Short problem a
Repeat, word for word, the part of the court opinion that opens with the words containing "Superior Court of New Jersey, Appellate" and closes with "CUFF, JR., Defendant-Appellant.".

Source extract
__________
Superior Court of New Jersey, Appellate Division
Mar 31, 2022
No. A-1451-20 (App. Div. Mar. 31, 2022)

Opinion

A-1451-20

03-31-2022

STATE OF NEW JERSEY, Plaintiff-Respondent, v. KEITH V. CUFF, a/k/a KEITH CUFF, and KEITH V. CUFF, JR., Defendant-Appellant.

Tamar Y. Lerer, Assistant Deputy Public Defender, argued the cause for appellant (Joseph E. Krakora, Public Defender, attorney; Tamar Y. Lerer, of counsel and on the briefs). Daniel Finkelstein, Deputy Attorney General, argued the cause for respondent (Andrew J. Bruck, Acting Attorney General, attorney; Catlin A. Davis, Deputy Attorney General, of counsel and on the brief).


This opinion shall not "constitute precedent or be binding upon any court." Although it is posted on the internet, this opinion is binding only on the parties in the case and its use in other cases is limited. R. 1:36-3.

Argued January 5, 2022

On appeal from the Superior Court of New Jersey, Law Division, Camden County, Indictment No. 13-05-1446.

Tamar Y. Lerer, Assistant Deputy Public Defender, argued the cause for appellant (Joseph E. Krakora, Public Defender, attorney; Tamar Y. Lerer, of counsel and on the briefs).
__________
Input
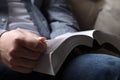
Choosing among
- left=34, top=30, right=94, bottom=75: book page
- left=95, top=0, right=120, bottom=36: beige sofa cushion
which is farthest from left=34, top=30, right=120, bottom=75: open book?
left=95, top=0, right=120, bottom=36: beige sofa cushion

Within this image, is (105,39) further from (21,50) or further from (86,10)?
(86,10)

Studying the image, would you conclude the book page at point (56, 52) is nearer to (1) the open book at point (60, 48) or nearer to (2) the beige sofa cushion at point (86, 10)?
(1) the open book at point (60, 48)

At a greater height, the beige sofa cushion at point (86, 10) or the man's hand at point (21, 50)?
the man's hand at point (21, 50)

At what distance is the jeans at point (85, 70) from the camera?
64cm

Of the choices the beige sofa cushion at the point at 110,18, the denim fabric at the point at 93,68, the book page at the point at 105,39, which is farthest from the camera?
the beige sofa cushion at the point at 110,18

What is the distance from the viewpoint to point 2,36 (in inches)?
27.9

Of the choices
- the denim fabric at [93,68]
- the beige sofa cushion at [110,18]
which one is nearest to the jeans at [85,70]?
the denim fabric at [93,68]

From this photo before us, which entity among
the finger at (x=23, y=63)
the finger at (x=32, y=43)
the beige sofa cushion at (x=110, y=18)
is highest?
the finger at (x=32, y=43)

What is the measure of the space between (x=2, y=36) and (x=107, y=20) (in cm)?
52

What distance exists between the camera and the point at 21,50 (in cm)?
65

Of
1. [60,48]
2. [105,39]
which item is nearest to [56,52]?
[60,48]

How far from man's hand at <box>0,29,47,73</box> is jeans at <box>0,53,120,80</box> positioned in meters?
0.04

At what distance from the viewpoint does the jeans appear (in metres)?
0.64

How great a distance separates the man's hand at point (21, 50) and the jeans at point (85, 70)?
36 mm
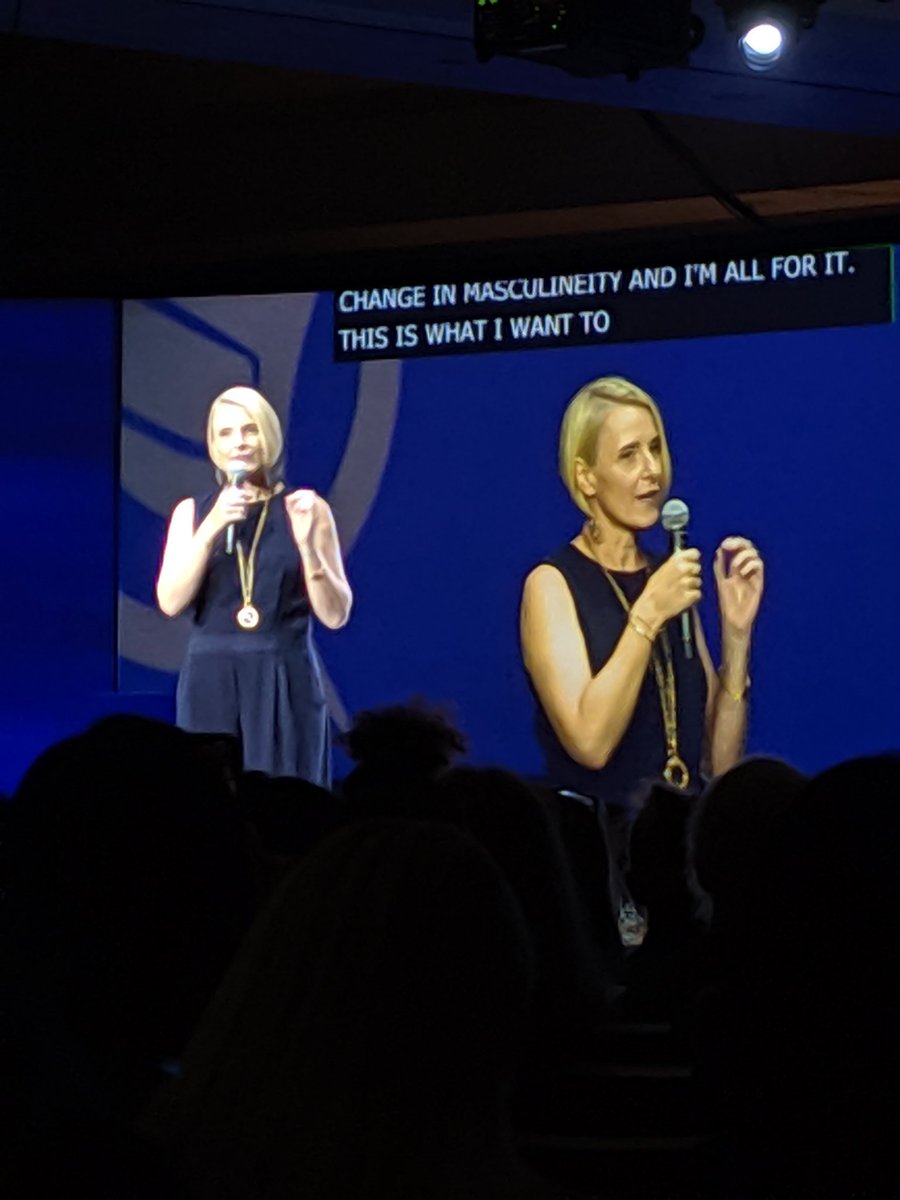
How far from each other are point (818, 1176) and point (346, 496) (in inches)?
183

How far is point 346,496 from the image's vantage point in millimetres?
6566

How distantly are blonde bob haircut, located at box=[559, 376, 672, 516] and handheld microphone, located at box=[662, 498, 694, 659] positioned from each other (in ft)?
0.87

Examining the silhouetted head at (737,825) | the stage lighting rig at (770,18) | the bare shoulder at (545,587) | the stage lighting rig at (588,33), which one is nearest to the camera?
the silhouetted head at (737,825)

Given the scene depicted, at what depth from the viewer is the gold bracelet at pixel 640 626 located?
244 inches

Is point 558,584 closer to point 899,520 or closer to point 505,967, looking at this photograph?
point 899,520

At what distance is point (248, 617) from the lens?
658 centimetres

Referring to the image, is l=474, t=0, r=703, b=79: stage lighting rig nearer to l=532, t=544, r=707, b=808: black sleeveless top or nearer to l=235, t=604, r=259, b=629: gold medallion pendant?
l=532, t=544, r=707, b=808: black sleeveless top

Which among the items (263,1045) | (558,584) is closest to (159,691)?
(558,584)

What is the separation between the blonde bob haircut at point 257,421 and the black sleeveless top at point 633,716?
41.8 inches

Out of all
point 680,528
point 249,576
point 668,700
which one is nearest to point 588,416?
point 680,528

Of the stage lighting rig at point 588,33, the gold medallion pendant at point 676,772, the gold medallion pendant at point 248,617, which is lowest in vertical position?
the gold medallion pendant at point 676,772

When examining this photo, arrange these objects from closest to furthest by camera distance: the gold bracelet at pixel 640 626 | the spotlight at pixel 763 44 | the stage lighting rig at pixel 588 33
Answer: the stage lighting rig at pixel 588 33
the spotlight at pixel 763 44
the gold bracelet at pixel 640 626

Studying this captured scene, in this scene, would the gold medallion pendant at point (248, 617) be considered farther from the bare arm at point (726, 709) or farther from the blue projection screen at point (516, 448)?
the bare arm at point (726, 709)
__________
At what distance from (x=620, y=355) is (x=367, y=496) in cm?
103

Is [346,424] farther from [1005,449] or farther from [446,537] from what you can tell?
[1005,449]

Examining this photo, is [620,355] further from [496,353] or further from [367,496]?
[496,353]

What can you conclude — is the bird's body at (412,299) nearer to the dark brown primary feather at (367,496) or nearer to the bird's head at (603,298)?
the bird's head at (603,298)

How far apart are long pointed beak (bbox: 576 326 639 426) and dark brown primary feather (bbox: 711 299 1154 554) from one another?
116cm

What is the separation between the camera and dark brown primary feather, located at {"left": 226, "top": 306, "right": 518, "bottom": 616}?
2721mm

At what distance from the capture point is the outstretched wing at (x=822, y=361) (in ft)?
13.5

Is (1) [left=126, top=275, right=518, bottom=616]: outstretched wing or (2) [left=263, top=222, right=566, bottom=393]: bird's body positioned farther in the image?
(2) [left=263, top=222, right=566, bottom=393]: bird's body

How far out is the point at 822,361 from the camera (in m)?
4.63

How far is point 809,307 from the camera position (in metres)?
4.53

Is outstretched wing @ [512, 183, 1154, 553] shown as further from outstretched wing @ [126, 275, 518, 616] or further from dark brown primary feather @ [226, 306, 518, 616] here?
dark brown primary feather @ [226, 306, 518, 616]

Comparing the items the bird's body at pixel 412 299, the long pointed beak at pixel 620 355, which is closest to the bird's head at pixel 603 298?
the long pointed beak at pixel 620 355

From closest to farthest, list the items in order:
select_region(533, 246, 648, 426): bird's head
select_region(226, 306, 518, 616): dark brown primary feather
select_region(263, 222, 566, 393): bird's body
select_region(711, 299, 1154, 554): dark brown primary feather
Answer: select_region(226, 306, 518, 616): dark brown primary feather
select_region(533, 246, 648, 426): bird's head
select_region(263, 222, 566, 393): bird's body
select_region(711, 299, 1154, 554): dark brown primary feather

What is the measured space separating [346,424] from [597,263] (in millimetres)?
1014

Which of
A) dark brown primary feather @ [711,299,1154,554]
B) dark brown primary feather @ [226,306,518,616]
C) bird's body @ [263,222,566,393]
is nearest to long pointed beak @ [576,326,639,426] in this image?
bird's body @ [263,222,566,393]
__________
Short problem b
Show each line of the listing in which the string "medallion" appears, copied unchanged.

Final result a
Superior Court of New Jersey, Appellate Division
Mar 31, 2022
No. A-1451-20 (App. Div. Mar. 31, 2022)

Opinion

A-1451-20

03-31-2022

STATE OF NEW JERSEY, Plaintiff-Respondent, v. KEITH V. CUFF, a/k/a KEITH CUFF, and KEITH V. CUFF, JR., Defendant-Appellant.

Final result b
Referring to the image, is l=474, t=0, r=703, b=79: stage lighting rig nearer to l=532, t=544, r=707, b=808: black sleeveless top or nearer to l=235, t=604, r=259, b=629: gold medallion pendant?
Of the stage lighting rig at point 588,33, the gold medallion pendant at point 676,772, the gold medallion pendant at point 248,617, which is lowest in vertical position?
the gold medallion pendant at point 676,772
Studying this captured scene, in this scene, would the gold medallion pendant at point (248, 617) be considered farther from the bare arm at point (726, 709) or farther from the blue projection screen at point (516, 448)?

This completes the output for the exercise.